As a volunteer for Dartmouth’s First-Year Trips program, I would often joke with co-volunteers that Trips runs like a well-oiled machine. A million logistical nightmares are averted by tightly adhering to daily schedules and deferring to time-honored protocol. Many upperclassmen look fondly on the traditions that the ’21s have just been indoctrinated into: Being greeted in Hanover by students in bewildering outfits, dancing to “Everytime We Touch,” enjoying Annie’s macaroni and cheese and laughing at the antics of Dr. Schlitz in “Schlitz on Mount Washington” after a warm meal at the “Lodj.”
These rituals can make Trips feel like a cultish institution that functions on a tradition-infused autopilot with little room for forward-thinking changes. But the reality is Trips changes regularly, and 2017’s program leadership invested a huge amount of time in recognizing and taking the appropriate steps to better Trips for first-year students.
The most obvious change to this year’s Trips program was the relocation of the culmination of Trips from the Moosilauke Ravine Lodge to the Dartmouth Ski Lodge while the former was under construction. Trips coordinators had to rewrite travel itineraries for each trip, reorganize all programming for the new space and write a new dinner menu for “trippees” to enjoy. Despite the constant rethinking of lodge protocol, volunteers appeared as delighted as ever as they danced and sang their way while serving corn and clearing bowls.
Subtler improvements were enacted to make Trips a more welcoming, diverse, and genuine experience for trippees. Directorate members took steps to combat two major criticisms: that Trips lacks diversity of race and experience, making the program unrepresentative of the incoming class, and that Trips does not prepare students for the post-Trips culture of Dartmouth, making the post-Trips transition to Dartmouth all the lonelier.
Trips director Doug Phipps ’17 wrote in an email that the diversification of the Trips volunteer body was one of the “biggest goals” of the Trips leadership team this year. Racial and class diversity, Phipps wrote, “has been one of the DOC’s and Trips’ most obvious failings in previous years.” Outreach coordinators helped recruit a diverse group of leaders without tokenizing people of color. Racial breakdown of this year’s Trips volunteers ran closer to that of the larger Dartmouth student body and was substantially more diverse than Trips’ 2016 volunteer pool.

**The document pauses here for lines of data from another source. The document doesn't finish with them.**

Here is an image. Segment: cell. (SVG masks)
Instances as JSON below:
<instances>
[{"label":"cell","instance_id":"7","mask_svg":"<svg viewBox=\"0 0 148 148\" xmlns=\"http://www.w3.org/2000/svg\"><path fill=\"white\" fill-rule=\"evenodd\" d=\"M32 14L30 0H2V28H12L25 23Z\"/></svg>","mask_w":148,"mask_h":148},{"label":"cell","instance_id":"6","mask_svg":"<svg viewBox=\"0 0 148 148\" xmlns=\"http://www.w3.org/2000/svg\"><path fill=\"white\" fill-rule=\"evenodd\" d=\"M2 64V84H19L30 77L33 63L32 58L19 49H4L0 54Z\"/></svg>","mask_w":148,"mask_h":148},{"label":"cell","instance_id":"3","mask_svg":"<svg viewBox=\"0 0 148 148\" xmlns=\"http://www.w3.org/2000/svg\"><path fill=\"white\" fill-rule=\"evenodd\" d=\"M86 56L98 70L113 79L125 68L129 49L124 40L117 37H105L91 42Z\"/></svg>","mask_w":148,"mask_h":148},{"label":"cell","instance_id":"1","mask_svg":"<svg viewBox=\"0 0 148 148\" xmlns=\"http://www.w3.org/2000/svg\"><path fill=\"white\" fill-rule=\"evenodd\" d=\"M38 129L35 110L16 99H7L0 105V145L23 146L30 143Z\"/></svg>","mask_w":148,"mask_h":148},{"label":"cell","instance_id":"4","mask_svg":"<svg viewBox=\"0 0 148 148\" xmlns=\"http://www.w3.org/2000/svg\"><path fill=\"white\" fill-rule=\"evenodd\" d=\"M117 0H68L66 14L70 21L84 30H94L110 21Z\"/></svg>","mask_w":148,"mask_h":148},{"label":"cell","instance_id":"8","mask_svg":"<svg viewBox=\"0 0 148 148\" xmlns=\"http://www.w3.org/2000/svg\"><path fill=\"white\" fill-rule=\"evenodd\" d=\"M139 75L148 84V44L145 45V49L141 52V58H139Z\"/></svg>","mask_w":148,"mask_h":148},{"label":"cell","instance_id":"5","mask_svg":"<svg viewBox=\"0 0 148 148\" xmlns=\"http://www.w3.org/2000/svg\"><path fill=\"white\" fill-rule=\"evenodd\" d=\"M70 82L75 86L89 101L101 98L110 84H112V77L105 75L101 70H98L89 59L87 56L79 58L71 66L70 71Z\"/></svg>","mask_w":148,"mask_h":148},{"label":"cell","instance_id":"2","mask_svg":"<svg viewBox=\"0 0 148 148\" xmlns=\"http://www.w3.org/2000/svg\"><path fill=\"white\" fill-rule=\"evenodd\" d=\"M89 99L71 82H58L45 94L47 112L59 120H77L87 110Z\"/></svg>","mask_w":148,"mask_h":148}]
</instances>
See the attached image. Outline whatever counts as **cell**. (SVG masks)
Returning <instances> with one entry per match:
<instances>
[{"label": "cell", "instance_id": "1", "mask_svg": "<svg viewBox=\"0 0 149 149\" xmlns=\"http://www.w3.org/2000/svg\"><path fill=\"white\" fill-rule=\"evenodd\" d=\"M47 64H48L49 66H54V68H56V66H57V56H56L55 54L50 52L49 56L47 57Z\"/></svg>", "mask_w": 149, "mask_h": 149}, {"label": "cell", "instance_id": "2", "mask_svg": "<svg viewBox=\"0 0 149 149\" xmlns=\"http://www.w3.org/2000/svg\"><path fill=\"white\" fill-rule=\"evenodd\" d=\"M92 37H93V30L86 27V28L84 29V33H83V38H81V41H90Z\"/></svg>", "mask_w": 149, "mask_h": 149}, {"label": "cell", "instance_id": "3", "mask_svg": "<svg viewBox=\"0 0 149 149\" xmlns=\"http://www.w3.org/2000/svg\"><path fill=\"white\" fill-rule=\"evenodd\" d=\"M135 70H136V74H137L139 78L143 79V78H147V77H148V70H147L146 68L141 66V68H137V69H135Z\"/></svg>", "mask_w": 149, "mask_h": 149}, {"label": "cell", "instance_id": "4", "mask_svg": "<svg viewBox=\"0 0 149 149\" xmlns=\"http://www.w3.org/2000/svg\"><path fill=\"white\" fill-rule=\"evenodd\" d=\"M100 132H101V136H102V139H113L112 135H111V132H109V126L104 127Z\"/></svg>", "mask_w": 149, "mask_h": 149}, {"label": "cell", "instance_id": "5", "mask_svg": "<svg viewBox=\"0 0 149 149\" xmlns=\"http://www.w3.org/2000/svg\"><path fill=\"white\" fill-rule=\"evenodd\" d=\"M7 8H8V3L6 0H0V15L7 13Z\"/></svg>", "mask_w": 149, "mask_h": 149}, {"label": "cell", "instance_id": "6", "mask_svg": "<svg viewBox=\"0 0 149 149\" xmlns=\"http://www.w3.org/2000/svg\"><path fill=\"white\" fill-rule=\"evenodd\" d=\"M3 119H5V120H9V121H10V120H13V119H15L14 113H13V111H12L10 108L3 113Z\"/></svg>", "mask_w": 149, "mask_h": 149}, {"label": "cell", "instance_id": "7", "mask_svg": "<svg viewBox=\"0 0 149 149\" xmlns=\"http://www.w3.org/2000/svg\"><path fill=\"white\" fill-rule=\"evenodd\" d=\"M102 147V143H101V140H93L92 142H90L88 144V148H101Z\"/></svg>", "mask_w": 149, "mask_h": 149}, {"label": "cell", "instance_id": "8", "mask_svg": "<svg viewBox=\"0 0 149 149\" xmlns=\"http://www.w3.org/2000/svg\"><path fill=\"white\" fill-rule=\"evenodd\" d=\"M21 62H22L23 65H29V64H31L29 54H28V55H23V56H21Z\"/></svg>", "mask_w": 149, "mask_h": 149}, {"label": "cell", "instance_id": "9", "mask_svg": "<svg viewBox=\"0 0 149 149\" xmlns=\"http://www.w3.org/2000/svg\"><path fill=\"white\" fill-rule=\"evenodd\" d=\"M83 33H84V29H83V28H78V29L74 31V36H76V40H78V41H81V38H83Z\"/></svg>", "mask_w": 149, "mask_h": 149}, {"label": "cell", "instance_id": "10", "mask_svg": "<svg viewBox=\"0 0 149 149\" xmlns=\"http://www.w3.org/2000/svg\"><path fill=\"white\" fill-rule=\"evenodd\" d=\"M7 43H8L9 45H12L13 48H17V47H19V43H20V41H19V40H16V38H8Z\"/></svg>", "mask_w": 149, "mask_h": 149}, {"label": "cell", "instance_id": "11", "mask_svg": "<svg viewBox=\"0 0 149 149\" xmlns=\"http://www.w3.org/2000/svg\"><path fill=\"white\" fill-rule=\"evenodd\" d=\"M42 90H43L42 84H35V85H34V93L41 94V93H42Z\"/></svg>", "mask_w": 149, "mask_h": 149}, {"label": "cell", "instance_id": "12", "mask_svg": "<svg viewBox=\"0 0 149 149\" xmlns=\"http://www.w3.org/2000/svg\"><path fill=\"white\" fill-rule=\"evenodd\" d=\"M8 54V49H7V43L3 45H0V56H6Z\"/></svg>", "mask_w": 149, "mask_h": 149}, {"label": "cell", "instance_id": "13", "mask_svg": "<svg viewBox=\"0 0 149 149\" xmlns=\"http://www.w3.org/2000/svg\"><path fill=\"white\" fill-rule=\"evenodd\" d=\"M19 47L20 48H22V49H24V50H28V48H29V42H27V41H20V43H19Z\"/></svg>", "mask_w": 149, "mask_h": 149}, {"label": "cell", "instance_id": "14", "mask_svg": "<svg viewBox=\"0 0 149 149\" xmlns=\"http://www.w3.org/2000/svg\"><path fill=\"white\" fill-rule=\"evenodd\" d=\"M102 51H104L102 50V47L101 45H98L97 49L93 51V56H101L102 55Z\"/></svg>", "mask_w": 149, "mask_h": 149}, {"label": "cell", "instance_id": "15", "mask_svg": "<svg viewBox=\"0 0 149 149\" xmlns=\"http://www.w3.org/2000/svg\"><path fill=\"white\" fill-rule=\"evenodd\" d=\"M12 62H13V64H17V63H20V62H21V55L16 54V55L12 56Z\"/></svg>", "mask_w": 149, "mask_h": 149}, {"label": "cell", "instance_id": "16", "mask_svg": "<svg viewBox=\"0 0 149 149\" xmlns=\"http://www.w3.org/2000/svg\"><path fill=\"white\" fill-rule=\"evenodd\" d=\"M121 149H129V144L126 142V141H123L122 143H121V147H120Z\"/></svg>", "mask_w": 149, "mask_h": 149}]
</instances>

The directorate also strove to overcome class barriers by reducing out-of-pocket costs for trip leaders. This year, a meal support program of one breakfast or lunch DDS swipe per day was available for volunteers between the end of their volunteer obligations and the first day of campus meal plans. In the future, Trips should completely meet the needs of volunteers so that no one needs to financially support their work. In addition to the meal assistance program, smaller out-of-pocket costs, like trinkets and accessories designed to bond individual trips, were also subsidized this year. Directorate offered free colored bandanas. This, too, was a good start; however, money to fund trip leader-inspired pranks were still self-funded by leaders. Ideally, trip leaders should be able to take advantage of a small, $5-$10 stipend so that surprises are available for all trippees.
The directorate also questioned and broke the assumed gender binary of trip leader pairings, arranging eight trips with two female leaders. The change both rejected the idea of a gender binary, Phipps said, and in the past Trips has seen “more female applicants and higher scoring female applicants, and it’s unfair to put those people at a disadvantage.” Implementation of female-female parings required careful consideration. Male speciality croo members interacted heavily with female-only Trip leaders, Phipps said.

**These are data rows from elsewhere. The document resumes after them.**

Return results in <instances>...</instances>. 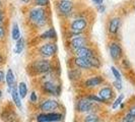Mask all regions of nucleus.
Wrapping results in <instances>:
<instances>
[{
	"label": "nucleus",
	"instance_id": "bb28decb",
	"mask_svg": "<svg viewBox=\"0 0 135 122\" xmlns=\"http://www.w3.org/2000/svg\"><path fill=\"white\" fill-rule=\"evenodd\" d=\"M5 20H6L5 11H4V9H0V25H4Z\"/></svg>",
	"mask_w": 135,
	"mask_h": 122
},
{
	"label": "nucleus",
	"instance_id": "79ce46f5",
	"mask_svg": "<svg viewBox=\"0 0 135 122\" xmlns=\"http://www.w3.org/2000/svg\"><path fill=\"white\" fill-rule=\"evenodd\" d=\"M2 94H3V93H2V90H1V88H0V99H1V98H2Z\"/></svg>",
	"mask_w": 135,
	"mask_h": 122
},
{
	"label": "nucleus",
	"instance_id": "f8f14e48",
	"mask_svg": "<svg viewBox=\"0 0 135 122\" xmlns=\"http://www.w3.org/2000/svg\"><path fill=\"white\" fill-rule=\"evenodd\" d=\"M121 27V18L119 16H115L112 17L109 20L108 24V32L111 35H116L118 34L119 29Z\"/></svg>",
	"mask_w": 135,
	"mask_h": 122
},
{
	"label": "nucleus",
	"instance_id": "5701e85b",
	"mask_svg": "<svg viewBox=\"0 0 135 122\" xmlns=\"http://www.w3.org/2000/svg\"><path fill=\"white\" fill-rule=\"evenodd\" d=\"M36 6L40 7H47L50 4V0H33Z\"/></svg>",
	"mask_w": 135,
	"mask_h": 122
},
{
	"label": "nucleus",
	"instance_id": "ea45409f",
	"mask_svg": "<svg viewBox=\"0 0 135 122\" xmlns=\"http://www.w3.org/2000/svg\"><path fill=\"white\" fill-rule=\"evenodd\" d=\"M123 64H124V66H130V64H129L128 60H123Z\"/></svg>",
	"mask_w": 135,
	"mask_h": 122
},
{
	"label": "nucleus",
	"instance_id": "6e6552de",
	"mask_svg": "<svg viewBox=\"0 0 135 122\" xmlns=\"http://www.w3.org/2000/svg\"><path fill=\"white\" fill-rule=\"evenodd\" d=\"M88 38L83 37L81 35V36H77V37H74V38H71V40L68 42V45H69V47L71 48L72 50H75V49H78V48L88 46Z\"/></svg>",
	"mask_w": 135,
	"mask_h": 122
},
{
	"label": "nucleus",
	"instance_id": "72a5a7b5",
	"mask_svg": "<svg viewBox=\"0 0 135 122\" xmlns=\"http://www.w3.org/2000/svg\"><path fill=\"white\" fill-rule=\"evenodd\" d=\"M114 86H115V87L118 88V90H122V82H121V81H116L115 82H114Z\"/></svg>",
	"mask_w": 135,
	"mask_h": 122
},
{
	"label": "nucleus",
	"instance_id": "ddd939ff",
	"mask_svg": "<svg viewBox=\"0 0 135 122\" xmlns=\"http://www.w3.org/2000/svg\"><path fill=\"white\" fill-rule=\"evenodd\" d=\"M59 107V103L56 100H46L40 105V109L43 112H53Z\"/></svg>",
	"mask_w": 135,
	"mask_h": 122
},
{
	"label": "nucleus",
	"instance_id": "c03bdc74",
	"mask_svg": "<svg viewBox=\"0 0 135 122\" xmlns=\"http://www.w3.org/2000/svg\"><path fill=\"white\" fill-rule=\"evenodd\" d=\"M134 7H135V3H134Z\"/></svg>",
	"mask_w": 135,
	"mask_h": 122
},
{
	"label": "nucleus",
	"instance_id": "a878e982",
	"mask_svg": "<svg viewBox=\"0 0 135 122\" xmlns=\"http://www.w3.org/2000/svg\"><path fill=\"white\" fill-rule=\"evenodd\" d=\"M6 27L4 25H0V42H2V41L5 40V38H6Z\"/></svg>",
	"mask_w": 135,
	"mask_h": 122
},
{
	"label": "nucleus",
	"instance_id": "f257e3e1",
	"mask_svg": "<svg viewBox=\"0 0 135 122\" xmlns=\"http://www.w3.org/2000/svg\"><path fill=\"white\" fill-rule=\"evenodd\" d=\"M28 20L37 27H43L47 22V11L45 7L36 6L32 8L27 14Z\"/></svg>",
	"mask_w": 135,
	"mask_h": 122
},
{
	"label": "nucleus",
	"instance_id": "b1692460",
	"mask_svg": "<svg viewBox=\"0 0 135 122\" xmlns=\"http://www.w3.org/2000/svg\"><path fill=\"white\" fill-rule=\"evenodd\" d=\"M89 62H90V65H91V67L99 68L100 66H101V62H100V60H99V59L95 57V55L89 58Z\"/></svg>",
	"mask_w": 135,
	"mask_h": 122
},
{
	"label": "nucleus",
	"instance_id": "6ab92c4d",
	"mask_svg": "<svg viewBox=\"0 0 135 122\" xmlns=\"http://www.w3.org/2000/svg\"><path fill=\"white\" fill-rule=\"evenodd\" d=\"M56 37H57V34H56V31H55L54 27L48 29L46 32H44L40 36V38L42 40H53Z\"/></svg>",
	"mask_w": 135,
	"mask_h": 122
},
{
	"label": "nucleus",
	"instance_id": "412c9836",
	"mask_svg": "<svg viewBox=\"0 0 135 122\" xmlns=\"http://www.w3.org/2000/svg\"><path fill=\"white\" fill-rule=\"evenodd\" d=\"M25 45H26L25 39L20 37V39L16 41V44H15V47H14V52L16 54H20L25 49Z\"/></svg>",
	"mask_w": 135,
	"mask_h": 122
},
{
	"label": "nucleus",
	"instance_id": "2eb2a0df",
	"mask_svg": "<svg viewBox=\"0 0 135 122\" xmlns=\"http://www.w3.org/2000/svg\"><path fill=\"white\" fill-rule=\"evenodd\" d=\"M74 63L77 67L81 68V69H90L91 65L89 59L88 58H82V57H75L74 58Z\"/></svg>",
	"mask_w": 135,
	"mask_h": 122
},
{
	"label": "nucleus",
	"instance_id": "4468645a",
	"mask_svg": "<svg viewBox=\"0 0 135 122\" xmlns=\"http://www.w3.org/2000/svg\"><path fill=\"white\" fill-rule=\"evenodd\" d=\"M113 96H114V92H113V90L111 88H103L99 92V97L101 98L102 100L104 102H107V101H110L112 98H113Z\"/></svg>",
	"mask_w": 135,
	"mask_h": 122
},
{
	"label": "nucleus",
	"instance_id": "f3484780",
	"mask_svg": "<svg viewBox=\"0 0 135 122\" xmlns=\"http://www.w3.org/2000/svg\"><path fill=\"white\" fill-rule=\"evenodd\" d=\"M103 81H104V78L102 76H93L84 81V86L86 88H95L103 83Z\"/></svg>",
	"mask_w": 135,
	"mask_h": 122
},
{
	"label": "nucleus",
	"instance_id": "37998d69",
	"mask_svg": "<svg viewBox=\"0 0 135 122\" xmlns=\"http://www.w3.org/2000/svg\"><path fill=\"white\" fill-rule=\"evenodd\" d=\"M8 122H17V121H14V120H11V121H8Z\"/></svg>",
	"mask_w": 135,
	"mask_h": 122
},
{
	"label": "nucleus",
	"instance_id": "1a4fd4ad",
	"mask_svg": "<svg viewBox=\"0 0 135 122\" xmlns=\"http://www.w3.org/2000/svg\"><path fill=\"white\" fill-rule=\"evenodd\" d=\"M109 52H110V56L112 59L114 60H119L123 55V49H122L121 45L117 42H112L109 45Z\"/></svg>",
	"mask_w": 135,
	"mask_h": 122
},
{
	"label": "nucleus",
	"instance_id": "58836bf2",
	"mask_svg": "<svg viewBox=\"0 0 135 122\" xmlns=\"http://www.w3.org/2000/svg\"><path fill=\"white\" fill-rule=\"evenodd\" d=\"M20 1H21L23 4H28V3H31L33 0H20Z\"/></svg>",
	"mask_w": 135,
	"mask_h": 122
},
{
	"label": "nucleus",
	"instance_id": "a19ab883",
	"mask_svg": "<svg viewBox=\"0 0 135 122\" xmlns=\"http://www.w3.org/2000/svg\"><path fill=\"white\" fill-rule=\"evenodd\" d=\"M4 2H3V0H0V9H3V6H4V4H3Z\"/></svg>",
	"mask_w": 135,
	"mask_h": 122
},
{
	"label": "nucleus",
	"instance_id": "c9c22d12",
	"mask_svg": "<svg viewBox=\"0 0 135 122\" xmlns=\"http://www.w3.org/2000/svg\"><path fill=\"white\" fill-rule=\"evenodd\" d=\"M129 114H131L132 116H134L135 117V105L130 108V110H129Z\"/></svg>",
	"mask_w": 135,
	"mask_h": 122
},
{
	"label": "nucleus",
	"instance_id": "20e7f679",
	"mask_svg": "<svg viewBox=\"0 0 135 122\" xmlns=\"http://www.w3.org/2000/svg\"><path fill=\"white\" fill-rule=\"evenodd\" d=\"M57 50L58 48L55 43H45L39 48L40 55L44 58H49V57L54 56L57 53Z\"/></svg>",
	"mask_w": 135,
	"mask_h": 122
},
{
	"label": "nucleus",
	"instance_id": "4c0bfd02",
	"mask_svg": "<svg viewBox=\"0 0 135 122\" xmlns=\"http://www.w3.org/2000/svg\"><path fill=\"white\" fill-rule=\"evenodd\" d=\"M93 2L97 4V5H99V4H103V2H104V0H93Z\"/></svg>",
	"mask_w": 135,
	"mask_h": 122
},
{
	"label": "nucleus",
	"instance_id": "423d86ee",
	"mask_svg": "<svg viewBox=\"0 0 135 122\" xmlns=\"http://www.w3.org/2000/svg\"><path fill=\"white\" fill-rule=\"evenodd\" d=\"M62 119V115L60 113L56 112H48V113H43L37 117L38 122H59Z\"/></svg>",
	"mask_w": 135,
	"mask_h": 122
},
{
	"label": "nucleus",
	"instance_id": "9d476101",
	"mask_svg": "<svg viewBox=\"0 0 135 122\" xmlns=\"http://www.w3.org/2000/svg\"><path fill=\"white\" fill-rule=\"evenodd\" d=\"M94 108V102L90 101L88 98H84V99H81L77 102L76 104V109L77 111L79 112H89L91 111V109Z\"/></svg>",
	"mask_w": 135,
	"mask_h": 122
},
{
	"label": "nucleus",
	"instance_id": "f704fd0d",
	"mask_svg": "<svg viewBox=\"0 0 135 122\" xmlns=\"http://www.w3.org/2000/svg\"><path fill=\"white\" fill-rule=\"evenodd\" d=\"M4 79H5V74H4L3 70H1V69H0V83H1V82H3Z\"/></svg>",
	"mask_w": 135,
	"mask_h": 122
},
{
	"label": "nucleus",
	"instance_id": "f03ea898",
	"mask_svg": "<svg viewBox=\"0 0 135 122\" xmlns=\"http://www.w3.org/2000/svg\"><path fill=\"white\" fill-rule=\"evenodd\" d=\"M32 68L33 70H35L36 73H48L52 69V64L47 59H42L35 61L32 64Z\"/></svg>",
	"mask_w": 135,
	"mask_h": 122
},
{
	"label": "nucleus",
	"instance_id": "4be33fe9",
	"mask_svg": "<svg viewBox=\"0 0 135 122\" xmlns=\"http://www.w3.org/2000/svg\"><path fill=\"white\" fill-rule=\"evenodd\" d=\"M17 92H18V94H20L21 99L26 98L27 95V83H26V82H20V83H18V86H17Z\"/></svg>",
	"mask_w": 135,
	"mask_h": 122
},
{
	"label": "nucleus",
	"instance_id": "dca6fc26",
	"mask_svg": "<svg viewBox=\"0 0 135 122\" xmlns=\"http://www.w3.org/2000/svg\"><path fill=\"white\" fill-rule=\"evenodd\" d=\"M9 93L11 94V98H12V101H13L14 105L18 109H21V98H20V94L17 92V88L15 87V85L9 90Z\"/></svg>",
	"mask_w": 135,
	"mask_h": 122
},
{
	"label": "nucleus",
	"instance_id": "39448f33",
	"mask_svg": "<svg viewBox=\"0 0 135 122\" xmlns=\"http://www.w3.org/2000/svg\"><path fill=\"white\" fill-rule=\"evenodd\" d=\"M73 2L70 0H59L57 2V10L62 15H69L73 10Z\"/></svg>",
	"mask_w": 135,
	"mask_h": 122
},
{
	"label": "nucleus",
	"instance_id": "393cba45",
	"mask_svg": "<svg viewBox=\"0 0 135 122\" xmlns=\"http://www.w3.org/2000/svg\"><path fill=\"white\" fill-rule=\"evenodd\" d=\"M84 122H100V119L95 114H89L84 118Z\"/></svg>",
	"mask_w": 135,
	"mask_h": 122
},
{
	"label": "nucleus",
	"instance_id": "cd10ccee",
	"mask_svg": "<svg viewBox=\"0 0 135 122\" xmlns=\"http://www.w3.org/2000/svg\"><path fill=\"white\" fill-rule=\"evenodd\" d=\"M122 122H135V117L131 114H127L126 116H124V118L122 119Z\"/></svg>",
	"mask_w": 135,
	"mask_h": 122
},
{
	"label": "nucleus",
	"instance_id": "e433bc0d",
	"mask_svg": "<svg viewBox=\"0 0 135 122\" xmlns=\"http://www.w3.org/2000/svg\"><path fill=\"white\" fill-rule=\"evenodd\" d=\"M4 62H5V57H4V55L2 54V53H0V65L3 64Z\"/></svg>",
	"mask_w": 135,
	"mask_h": 122
},
{
	"label": "nucleus",
	"instance_id": "7ed1b4c3",
	"mask_svg": "<svg viewBox=\"0 0 135 122\" xmlns=\"http://www.w3.org/2000/svg\"><path fill=\"white\" fill-rule=\"evenodd\" d=\"M88 29V20L83 17H78L72 20L70 24L69 30L72 33H78V34H83V32Z\"/></svg>",
	"mask_w": 135,
	"mask_h": 122
},
{
	"label": "nucleus",
	"instance_id": "473e14b6",
	"mask_svg": "<svg viewBox=\"0 0 135 122\" xmlns=\"http://www.w3.org/2000/svg\"><path fill=\"white\" fill-rule=\"evenodd\" d=\"M97 9H98V11H99L100 13H103V12H105V10H106V6H105L104 4H99V5H97Z\"/></svg>",
	"mask_w": 135,
	"mask_h": 122
},
{
	"label": "nucleus",
	"instance_id": "0eeeda50",
	"mask_svg": "<svg viewBox=\"0 0 135 122\" xmlns=\"http://www.w3.org/2000/svg\"><path fill=\"white\" fill-rule=\"evenodd\" d=\"M42 90L44 93H46L48 95L52 96H59L61 93V86L60 85H55L53 81H46L43 83Z\"/></svg>",
	"mask_w": 135,
	"mask_h": 122
},
{
	"label": "nucleus",
	"instance_id": "2f4dec72",
	"mask_svg": "<svg viewBox=\"0 0 135 122\" xmlns=\"http://www.w3.org/2000/svg\"><path fill=\"white\" fill-rule=\"evenodd\" d=\"M30 100H31V102H32V103H36V102L38 101V96H37V94H36L35 92H33V93L31 94Z\"/></svg>",
	"mask_w": 135,
	"mask_h": 122
},
{
	"label": "nucleus",
	"instance_id": "c85d7f7f",
	"mask_svg": "<svg viewBox=\"0 0 135 122\" xmlns=\"http://www.w3.org/2000/svg\"><path fill=\"white\" fill-rule=\"evenodd\" d=\"M123 99H124V96L123 95L119 96V98H117L115 103L113 104V109H116L117 107H119V105H120V104L122 103V101H123Z\"/></svg>",
	"mask_w": 135,
	"mask_h": 122
},
{
	"label": "nucleus",
	"instance_id": "9b49d317",
	"mask_svg": "<svg viewBox=\"0 0 135 122\" xmlns=\"http://www.w3.org/2000/svg\"><path fill=\"white\" fill-rule=\"evenodd\" d=\"M73 53H74L75 57H82V58H88V59L95 55V51L88 46L75 49V50H73Z\"/></svg>",
	"mask_w": 135,
	"mask_h": 122
},
{
	"label": "nucleus",
	"instance_id": "aec40b11",
	"mask_svg": "<svg viewBox=\"0 0 135 122\" xmlns=\"http://www.w3.org/2000/svg\"><path fill=\"white\" fill-rule=\"evenodd\" d=\"M20 37V27L17 25V22H13L12 24V27H11V38L12 40L17 41Z\"/></svg>",
	"mask_w": 135,
	"mask_h": 122
},
{
	"label": "nucleus",
	"instance_id": "a211bd4d",
	"mask_svg": "<svg viewBox=\"0 0 135 122\" xmlns=\"http://www.w3.org/2000/svg\"><path fill=\"white\" fill-rule=\"evenodd\" d=\"M5 81L8 86V90H10L15 85V76H14L12 69H10V68L7 70L6 74H5Z\"/></svg>",
	"mask_w": 135,
	"mask_h": 122
},
{
	"label": "nucleus",
	"instance_id": "7c9ffc66",
	"mask_svg": "<svg viewBox=\"0 0 135 122\" xmlns=\"http://www.w3.org/2000/svg\"><path fill=\"white\" fill-rule=\"evenodd\" d=\"M86 98H88L90 101H93V102H99V103H103V100H102L100 97H98V96H88V97H86Z\"/></svg>",
	"mask_w": 135,
	"mask_h": 122
},
{
	"label": "nucleus",
	"instance_id": "c756f323",
	"mask_svg": "<svg viewBox=\"0 0 135 122\" xmlns=\"http://www.w3.org/2000/svg\"><path fill=\"white\" fill-rule=\"evenodd\" d=\"M111 69H112V72H113L114 76L116 77V79H117V81H121V74H120V72L118 71V69L115 68L114 66L111 68Z\"/></svg>",
	"mask_w": 135,
	"mask_h": 122
}]
</instances>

The program took steps to lessen the veneer of perfection and constant bliss that volunteers, particularly “croo” members, can exude. H-croo, the croo on which I worked, replaced a Dr. Seuss bedtime story with individual “Lev Talks”: three five-minute speeches per night by individual croo members reflecting on their apprehensions when starting college. Trips partnered with Dartmouth’s Student Wellness Center, providing trippees journals in which students can reflect, though some questioned the usefulness of the journals. In future years, the Wellness Center might create a verbal group reflection activity or redesigned journal for trippees.
Not all ideas for improvement were enacted this year. In future years, Trips could take meaningful steps to make introverted trippees feel more comfortable during their first days at Dartmouth while exuding the warm welcome that the pre-orientation is so well-known for.